-------- EXERCISE MATERIAL --------

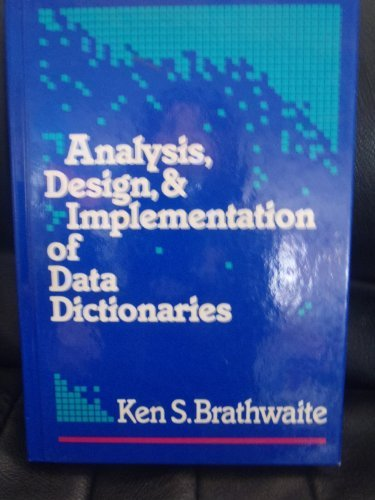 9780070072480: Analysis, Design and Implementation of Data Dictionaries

--------
-------- EXERCISE MATERIAL --------

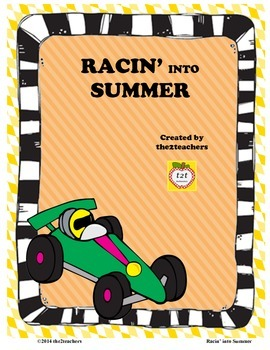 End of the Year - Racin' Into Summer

--------
-------- EXERCISE MATERIAL --------

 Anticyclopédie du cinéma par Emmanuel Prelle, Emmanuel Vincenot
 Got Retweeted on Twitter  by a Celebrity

--------

WHAT YOU HAVE TO DO » Everything from the line with "Anticyclopédie du cinéma" through the line with "Got Retweeted on" in the listing above must be retyped exactly, with nothing added.

RESPONSE TO THIS TASK »
 Anticyclopédie du cinéma par Emmanuel Prelle, Emmanuel Vincenot
 Got Retweeted on Twitter  by a Celebrity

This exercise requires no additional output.